Chriss also has to become a more focused and consistent defender and really cut down on his fouls. He had 3.2 per game which was 7th in the NBA and was also called for 11 technical which is a number that needs to come down in order for him to stay on the floor and be effective.

Fellow young big Dragan Bender appeared in just 43 games last season due to an ankle injury and also was limited in his minutes for Croatia at the EuroBasket this summer. There were glimpses last season of the player Bender is capable of being when he became the fourth 18 year old to score in a double digits in a season opener after LeBron James, Dwight Howard and teammate Devin Booker. But the rest of the season was largely disappointing.

Bender has to show more assertiveness on offense if he’s ever going to develop into the type of unicorn big man that the Suns thought they were drafting who could bring the ball up the floor and shoot threes at 7’2”. If he’s able to develop properly those skills combined with his ball moving ability would give the Suns one of the most unique weapons in the league.

That will come with building Bender’s confidence with more opportunities, more minutes and the ability to take the good with the bad that comes with a rebuild.

Another Kentucky alum, Tyler Ulis, will be another second year player to keep an eye on. The guard could find himself with a much bigger role should Eric Bledsoe moved.
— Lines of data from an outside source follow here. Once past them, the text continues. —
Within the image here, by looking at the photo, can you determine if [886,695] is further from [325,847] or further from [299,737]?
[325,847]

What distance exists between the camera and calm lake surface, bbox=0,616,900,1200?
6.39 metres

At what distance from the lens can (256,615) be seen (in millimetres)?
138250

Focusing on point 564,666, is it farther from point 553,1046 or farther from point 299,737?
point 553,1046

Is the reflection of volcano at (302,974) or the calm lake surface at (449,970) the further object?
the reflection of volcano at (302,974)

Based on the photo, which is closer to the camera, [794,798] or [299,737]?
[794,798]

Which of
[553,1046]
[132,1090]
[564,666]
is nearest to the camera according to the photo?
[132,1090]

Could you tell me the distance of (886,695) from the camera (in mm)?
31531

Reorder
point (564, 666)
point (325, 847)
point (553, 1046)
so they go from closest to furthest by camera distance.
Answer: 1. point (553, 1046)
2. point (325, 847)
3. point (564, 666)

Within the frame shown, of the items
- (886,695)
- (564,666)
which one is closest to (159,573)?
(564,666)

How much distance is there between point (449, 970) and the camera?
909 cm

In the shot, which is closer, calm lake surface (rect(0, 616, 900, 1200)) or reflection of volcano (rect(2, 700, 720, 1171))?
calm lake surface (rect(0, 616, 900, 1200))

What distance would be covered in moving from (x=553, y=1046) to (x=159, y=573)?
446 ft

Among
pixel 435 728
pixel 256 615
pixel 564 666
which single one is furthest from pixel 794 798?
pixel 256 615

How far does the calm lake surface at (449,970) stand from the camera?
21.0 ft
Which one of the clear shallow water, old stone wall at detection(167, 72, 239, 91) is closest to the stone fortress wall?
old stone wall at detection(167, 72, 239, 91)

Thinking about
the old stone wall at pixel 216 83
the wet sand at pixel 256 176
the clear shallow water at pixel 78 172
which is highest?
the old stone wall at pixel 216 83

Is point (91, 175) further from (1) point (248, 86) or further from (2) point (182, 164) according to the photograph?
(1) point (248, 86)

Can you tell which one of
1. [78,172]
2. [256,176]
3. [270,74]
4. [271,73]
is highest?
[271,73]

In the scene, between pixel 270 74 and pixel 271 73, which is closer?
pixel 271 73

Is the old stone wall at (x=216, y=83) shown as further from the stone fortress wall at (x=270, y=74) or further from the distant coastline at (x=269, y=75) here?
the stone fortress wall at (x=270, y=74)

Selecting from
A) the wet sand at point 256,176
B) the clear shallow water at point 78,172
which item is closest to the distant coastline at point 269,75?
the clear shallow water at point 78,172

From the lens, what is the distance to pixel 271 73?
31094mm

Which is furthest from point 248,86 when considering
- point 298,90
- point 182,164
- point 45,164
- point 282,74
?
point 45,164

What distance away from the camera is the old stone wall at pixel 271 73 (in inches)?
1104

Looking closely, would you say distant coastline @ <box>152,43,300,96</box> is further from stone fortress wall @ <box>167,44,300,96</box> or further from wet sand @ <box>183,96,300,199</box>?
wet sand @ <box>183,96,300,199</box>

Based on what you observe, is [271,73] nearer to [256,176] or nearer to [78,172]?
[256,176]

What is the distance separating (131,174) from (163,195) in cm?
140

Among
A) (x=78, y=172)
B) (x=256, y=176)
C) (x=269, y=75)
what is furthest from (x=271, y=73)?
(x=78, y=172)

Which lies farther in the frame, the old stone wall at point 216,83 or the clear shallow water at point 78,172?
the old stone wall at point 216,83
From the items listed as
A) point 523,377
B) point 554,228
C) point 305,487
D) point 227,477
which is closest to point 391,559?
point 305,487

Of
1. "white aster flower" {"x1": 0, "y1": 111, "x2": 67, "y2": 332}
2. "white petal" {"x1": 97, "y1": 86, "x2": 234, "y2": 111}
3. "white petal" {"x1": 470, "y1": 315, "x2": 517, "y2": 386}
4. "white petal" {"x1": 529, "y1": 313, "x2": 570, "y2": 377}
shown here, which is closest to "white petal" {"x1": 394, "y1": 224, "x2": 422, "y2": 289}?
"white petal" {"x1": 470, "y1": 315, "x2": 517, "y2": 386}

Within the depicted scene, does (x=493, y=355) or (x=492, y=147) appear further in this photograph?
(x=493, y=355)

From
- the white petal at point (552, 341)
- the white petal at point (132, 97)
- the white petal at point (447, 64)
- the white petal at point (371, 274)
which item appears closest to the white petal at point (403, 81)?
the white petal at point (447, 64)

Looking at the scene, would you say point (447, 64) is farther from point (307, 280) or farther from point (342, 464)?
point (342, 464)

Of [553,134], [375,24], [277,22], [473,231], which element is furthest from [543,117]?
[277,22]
His rookie season was rather underwhelming for the most part until he got going with an increased role after the all-star break with 13.2 points, 7.1 assists and 1.1 steals. As a starter it got even better with 16.1 points, 8.1 assists and 1.2 steals. Pretty impressive for a young man that John Calipari once called “the best floor general Kentucky has had since I’ve coached.”

Incredibly high praise for the 5’9” point guard.

Ulis will need to work on his range and become a more effective point shooter than his 26.6% in his rookie year and obviously defense is a concern for the 21 year old with his small stature, but if the rise of Isaiah Thomas has taught us anything it’s that undersized point guards can be effective in the NBA and Ulis may become a long term answer in the back-court for the Suns.

TJ Warren and Jared Dudley will provide some spark and stability on the second unit, but ultimately this team will be all about developing the youth and continuing to follow #TheTimeline.

Phoenix will be worth a watch for their young players – especially Josh Jackson and Devin Booker, but ultimately won’t win a lot of games as they focus on the future which means potentially moving on from Bledsoe and Chandler and focusing on playing young talent and looking for a lottery pick in this year’s top heavy draft as opposed to chasing wins.

The Suns will definitely finish at the bottom of the Western Conference once again and that’s exactly where they should be as they continue to acquire assets and build for the future.

Prediction: 20-62. 15th in the Western Conference.